4 Gedanken zu „Alles will nur mehr Liebe

  1. Liebe Candida,
    Ja, es ist wahr. Genauso, geradezu übermächtig war und ist der Wunsch dünn zu sein bei
    mir. Ich spüre in Energien hinein, was es mit mir macht und gemacht hat.
    Neulich habe ich nochmal den Satz gelesen: Abnehmen fängt im Kopf an. Dann dürfte ich nur noch ein Strich in der Landschaft sein, wenn das stimmte, denn die ganzen Vorgaben und Kontrollversuche kommen ja aus meinem Kopf. Den Körper habe ich hauptsächlich danach beurteilt, ob er den Vorgaben entspricht. Mein Körpergefühl entwickelte sich zum Glück durch das Erlernen von Energiearbeit dann fast von selbst- ich staune, welch ein Wunderwerk er ist. Er läßt mich beweglicher sein als vor zwanzig Jahren. Außerdem ist er das Tor zur eigenen Essenz, der Liebe und Leichtigkeit.

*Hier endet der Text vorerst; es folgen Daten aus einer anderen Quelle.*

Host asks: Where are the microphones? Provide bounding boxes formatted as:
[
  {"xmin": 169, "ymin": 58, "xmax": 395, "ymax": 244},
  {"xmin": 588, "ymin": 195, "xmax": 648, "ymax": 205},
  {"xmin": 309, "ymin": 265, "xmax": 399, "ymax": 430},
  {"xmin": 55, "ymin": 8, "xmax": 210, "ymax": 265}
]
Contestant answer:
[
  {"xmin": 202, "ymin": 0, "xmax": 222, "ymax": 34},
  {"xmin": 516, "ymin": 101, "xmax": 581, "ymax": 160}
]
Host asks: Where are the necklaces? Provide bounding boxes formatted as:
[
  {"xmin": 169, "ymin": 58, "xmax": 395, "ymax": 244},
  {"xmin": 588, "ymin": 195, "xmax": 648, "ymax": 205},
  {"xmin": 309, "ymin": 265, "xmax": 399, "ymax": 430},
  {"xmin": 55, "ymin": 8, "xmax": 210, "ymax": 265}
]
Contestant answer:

    Ich habe mich auch in den letzten Tagen nochmal gefragt, was die superschlanke
    G.Roth gemacht hat, auch einige ihrer Kurse daraufhin durchforstet. Ich weiss es nicht.
    Das Problem war, daß ich G. Roth und andere sehr Schlanke als Vorbild genommen habe. Dachte, ich muss zeigen: Ich kann es auch. Vorher kann ich mich öffentlich nicht zu dem Thema äußern.

    Es reicht. Jetzt werde ich mir nochmal das Buch: „Mythos Übergewicht“
    von Achim Peters zu Gemüte führen.

  2. Vielen Dank für Deine Worte, es tut gut zu wissen, dass man mit seiner Wahrnehmung nicht alleine ist. Und danke für den Buchtipp, werde ich gleich erstehen.

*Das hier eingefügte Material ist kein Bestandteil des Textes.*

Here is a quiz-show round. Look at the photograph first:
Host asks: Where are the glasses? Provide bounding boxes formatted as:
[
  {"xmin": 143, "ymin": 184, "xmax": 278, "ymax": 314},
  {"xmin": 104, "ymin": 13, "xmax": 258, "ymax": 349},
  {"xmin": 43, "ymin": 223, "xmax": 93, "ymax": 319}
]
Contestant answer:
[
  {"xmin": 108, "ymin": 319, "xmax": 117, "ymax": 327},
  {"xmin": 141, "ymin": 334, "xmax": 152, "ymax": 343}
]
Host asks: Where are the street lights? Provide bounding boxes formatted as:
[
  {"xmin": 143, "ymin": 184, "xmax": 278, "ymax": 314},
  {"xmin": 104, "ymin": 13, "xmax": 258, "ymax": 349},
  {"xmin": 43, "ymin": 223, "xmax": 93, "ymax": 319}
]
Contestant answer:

    Vielleicht magst Du mir noch erklären, was Du mit Energiearbeit meinst, das klingt spannend.

    Liebe Grüße

    Candida

  3. Liebe Candida,
    öfter schon habe ich festgestellt beim Lesen deiner Beiträge, hier und schon bei dem Vorgänger-Blog, uns bewegen zu ähnlichen Zeiten ähnliche Themen. Deswegen schaue ich immer gerne vorbei. Und es stimmt sehr, was du schreibst: viele schaffen es nicht, abzunehmen, ob mit innerer Arbeit oder äußerer Reglementierung.SuH hin – Diät her.
    Was mich zur Zeit bewegt, sehr, sehr schmerzhaft, ist das Thema „Herzenswünsche“. Und hier gehört das Thema schlanker zu sein als 122kg sicher dazu. Sehr sogar. Aber auch eine tiefe Verbindung zu mir, zu einem anderen Menschen, von Dauer.
    Ich habe viele Trennungen erlebt, sehr früh. Es gab im Herzen keine Kontinuität, weder zu meiner Zwillingsschwester, die bereits im Mutterbauch starb, noch zu meiner schwer traumatisierten Mutter, zu meinem unerreichbaren, gewalttätigen Vater. Meine ältere Schwester kam ins Internat, viele Umzüge brachten Trennungen von vertrauten Menschen (die gab es, sonst wär ich jetzt sicher nicht mehr). Bis heute gibt es dieses Muster, dessen ich mir inzwischen natürlich sehr bewusst bin. Und auch jetzt, als ich mich kürzlich nach über drei Jahren einer Therapeutin anvertraute und mich ihr öffnete – ja, mit einem Herzenswunsch – sagte sie spontan zu, diesen zu erfüllen – und vergaß es dann.
    Mich hat es sehr zerlegt. Und ich weiß schlicht nicht mehr weiter.
    Ich habe neulich gedacht, abnehmen ist eben auch ein „Herzenswunsch“. Und es i s t eine Herzenswunsch und keine von Außen aufgedrückte Erwartung.
    Und auch mir tut es gut zu wissen, dass ich mit meiner Verzweiflung nicht alleine bin.
    Es tut gut, deinen Blog zu lesen. Herzlichen Gruß Ulla

    • Liebe Ulla,

      wie schön von Dir zu hören! Danke für Deine Worte, das freut mich sehr.

      Was Du erlebst und erleben musstest ist weniger schön. Was mir spontan dazu einfällt, ist das dieser Teil, der so viele Trennungen erleiden musste besonders viel Liebe braucht. Es hat jedes Recht sich so zu fühlen. Jedes.

      Und zu dem Herzenswunsch ‚abnehmen‘. Ja, es ist so, zu wissen das ich nichts tun kann um abzunehmen kann die tiefe Sehnsucht danach nicht ersticken. Sie ist einfach da, und sie braucht auch mehr Liebe.

      Wohin das führt, das weiß ich nicht, aber es tut mir auch gut zu wissen, dass ich damit nicht alleine bin, danke.